-- Extracted text follows --

On July 15, 2016, after a three-day trial in this case, the jury returned a verdict of guilty on all five counts against the defendant, Elijah Iverson. Two days earlier, on July 13, 2016, the Court granted the defendant's motion pursuant to Batson v. Kentucky, 476 U.S. 79 (1986), to restore two prospective jurors for whom the government had exercised peremptory challenges. The next day, and before the jury returned its verdict, the government moved "to vacate the Batson finding." Docket Item 98 at 1.

JUSTICIABILITY

Because the jury returned a guilty verdict, that issue could be viewed as moot. "Moot questions are not justiciable and courts do not rule on such questions to avoid issuing advisory opinions." United States v. Peters, 754 F.2d 753, 757 (7th Cir. 1985). "A case is not moot, however, where even though the factual controversy is over, the case involves an order `capable of repetition, yet evading review.'" Id. (quoting S. Pac. Terminal Co. v. ICC, 219 U.S. 498, 515 (1911)).

This exception to the mootness doctrine applies "where (1) the challenged action was in its duration too short to be fully litigated prior to its cessation or expiration; and (2) there is a reasonable expectation that the same complaining party will be subjected to the same action again." Farez-Espinoza v. Napolitano, No. 08 CIV. 11060HB, 2009 WL 1118098, at *5 (S.D.N.Y. Apr. 27, 2009) (quoting Davis v. Fed. Election Comm'n, 554 U.S. 724, 735 (2008)). Additionally, "[i]n analyzing whether a matter is capable of repetition yet evading review, courts have considered whether the conflict at issue in the case is a matter of public concern that ought, in the public interest, be decided." Farez-Espinoza, 2009 WL 1118098, at *5 (collecting cases).

Here, how courts address the possibility of racial discrimination in jury selection certainly is an issue of public concern. Moreover, the government is likely to find itself in the same position if this Court again denies one of its peremptory challenges during a short criminal trial—a matter that will continually evade review if the government cannot, or has no reason to, appeal. In other words, because the denial of a Batson challenge is appealable or subject to collateral attack by a defendant whenever the defendant is convicted, courts often have occasion to review any allegedly inappropriate or incorrect denials of such challenges by trial judges. But the same is not true of decisions to grant a criminal defendant's Batson challenge: if the defendant is acquitted there can be no appeal; and if the defendant is convicted, the issue likely will be moot and the government will have no reason to appeal. For that reason, the issue of the trial court's discretion to grant criminal defendants' Batson challenges may well fall between the cracks repeatedly without much opportunity for review. This Court therefore chooses to consider the government's motion and to use it as a vehicle to reconsider its ruling and to explain its analysis.

-- Extracted text concluded --
-- Data follows --

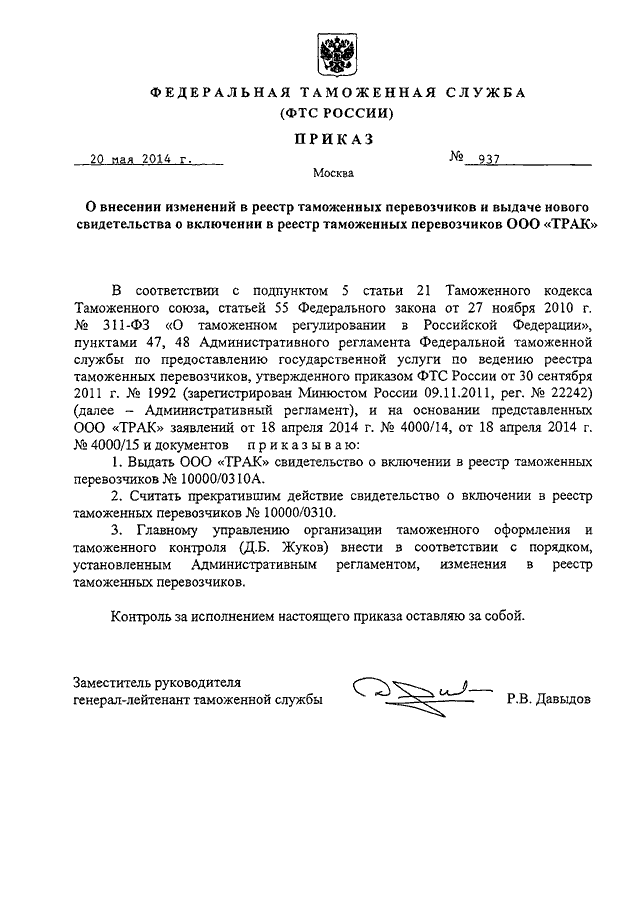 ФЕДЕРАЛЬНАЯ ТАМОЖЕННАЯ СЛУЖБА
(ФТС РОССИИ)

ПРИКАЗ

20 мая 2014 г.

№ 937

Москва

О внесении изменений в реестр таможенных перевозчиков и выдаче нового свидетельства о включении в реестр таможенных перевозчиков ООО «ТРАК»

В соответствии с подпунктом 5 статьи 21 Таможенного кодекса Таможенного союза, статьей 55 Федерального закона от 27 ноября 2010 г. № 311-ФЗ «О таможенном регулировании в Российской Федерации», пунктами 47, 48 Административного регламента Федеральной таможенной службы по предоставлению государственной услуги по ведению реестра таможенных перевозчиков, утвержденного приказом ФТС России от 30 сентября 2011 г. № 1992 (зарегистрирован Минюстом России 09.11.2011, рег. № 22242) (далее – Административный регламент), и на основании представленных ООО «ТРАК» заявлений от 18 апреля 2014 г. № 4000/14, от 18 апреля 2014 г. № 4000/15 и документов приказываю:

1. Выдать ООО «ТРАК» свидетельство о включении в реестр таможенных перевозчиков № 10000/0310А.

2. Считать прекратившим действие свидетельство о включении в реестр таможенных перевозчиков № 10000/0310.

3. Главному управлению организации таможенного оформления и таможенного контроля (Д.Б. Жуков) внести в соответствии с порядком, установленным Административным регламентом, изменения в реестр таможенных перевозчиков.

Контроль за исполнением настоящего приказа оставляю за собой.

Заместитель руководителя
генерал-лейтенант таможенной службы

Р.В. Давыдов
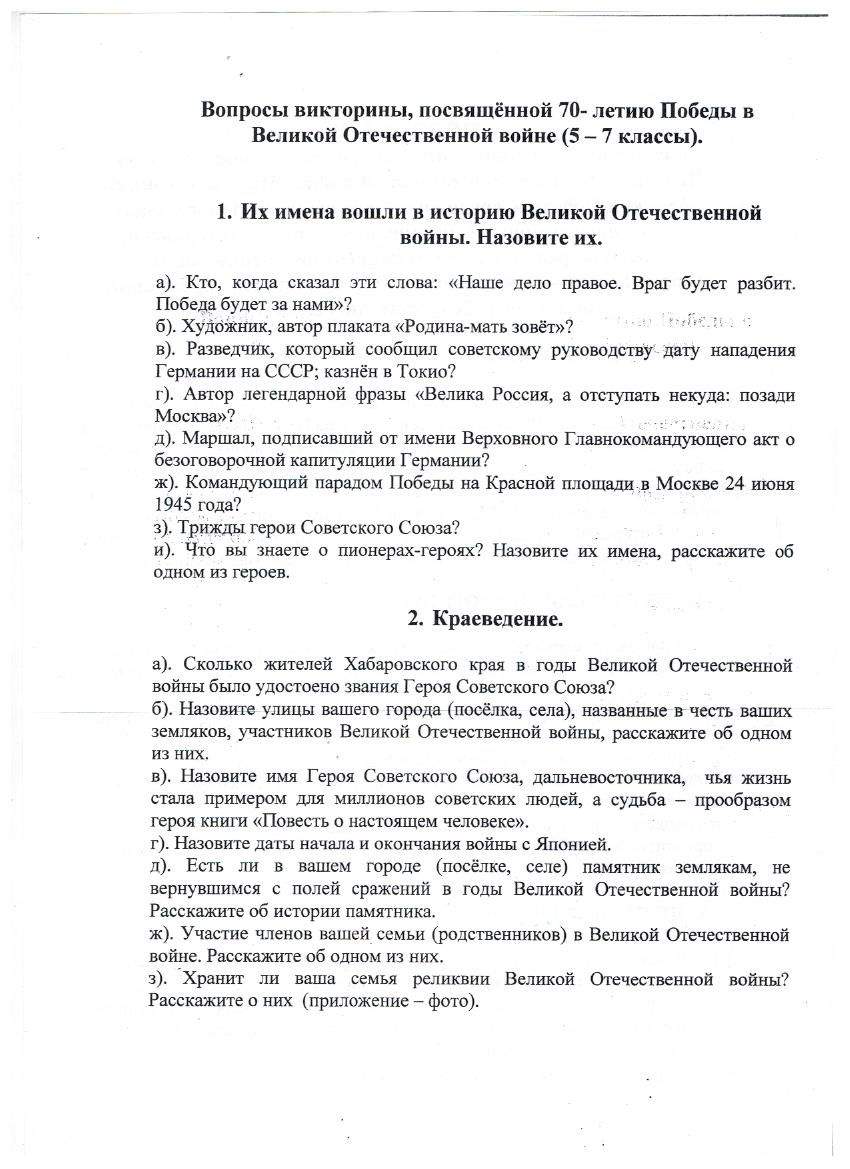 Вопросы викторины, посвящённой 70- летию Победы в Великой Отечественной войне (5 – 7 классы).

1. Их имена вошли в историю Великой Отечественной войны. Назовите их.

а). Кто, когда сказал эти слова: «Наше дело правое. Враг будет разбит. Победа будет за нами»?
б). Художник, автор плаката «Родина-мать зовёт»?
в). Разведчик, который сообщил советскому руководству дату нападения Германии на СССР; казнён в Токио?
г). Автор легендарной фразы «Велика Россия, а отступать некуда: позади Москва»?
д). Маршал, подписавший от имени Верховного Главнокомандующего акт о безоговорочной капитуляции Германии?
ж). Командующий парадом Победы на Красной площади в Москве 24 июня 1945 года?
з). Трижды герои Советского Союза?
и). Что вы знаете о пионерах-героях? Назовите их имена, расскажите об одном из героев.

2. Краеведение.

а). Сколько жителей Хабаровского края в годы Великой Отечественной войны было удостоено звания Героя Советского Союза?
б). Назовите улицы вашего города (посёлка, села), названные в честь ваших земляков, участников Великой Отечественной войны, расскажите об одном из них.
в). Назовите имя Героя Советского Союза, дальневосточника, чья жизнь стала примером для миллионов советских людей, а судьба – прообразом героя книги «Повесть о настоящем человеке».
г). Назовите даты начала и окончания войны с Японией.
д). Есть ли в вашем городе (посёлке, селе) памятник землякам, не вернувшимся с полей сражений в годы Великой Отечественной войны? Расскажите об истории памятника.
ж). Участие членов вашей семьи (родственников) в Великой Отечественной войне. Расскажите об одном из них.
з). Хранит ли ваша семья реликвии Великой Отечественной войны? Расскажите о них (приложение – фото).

-- Data concluded --

Complete the following |
1 - According to the court opinion on the Batson ruling, on what date did the Court grant the defendant's Batson motion?
2 - Proceed with the court opinion on the Batson ruling, continuing from its final sentence.

Answers to this exercise |
1 - July 13, 2016.

2 -
DISCUSSION

"More than [135 years ago], the [Supreme] Court decided that the State denies a black defendant equal protection of the laws when it puts him on trial before a jury from which members of his race have been purposefully excluded." Batson, 476 U.S. at 85 (citing Strauder v. West Virginia, 100 U.S. 303 (1879)). And more than 30 years ago, in Batson v. Kentucky, the Supreme Court extended that principle to preclude a prosecutor's "purposeful or deliberate" use of peremptory challenges to exclude members of a "cognizable racial group" from a jury. 476 U.S. at 84 (quoting Swain v. Alabama, 380 U.S. 202, 203-04 (1965)). Batson established a three-step procedure for evaluating whether a prosecutor's peremptory challenge violated the Constitution, which the Supreme Court later summarized as follows:

First, the defendant must make out a prima facie case "by showing that the totality of the relevant facts gives rise to an inference of discriminatory purpose." Second, once the defendant has made out a prima facie case, the "burden shifts to the State to explain adequately the racial exclusion" by offering permissible race-neutral justifications for the strikes. Third, "[i]f a race-neutral explanation is tendered, the trial court must then decide . . . whether the opponent of the strike has proved purposeful racial discrimination."

Johnson v. California, 545 U.S. 162, 168 (2005) (internal citations omitted).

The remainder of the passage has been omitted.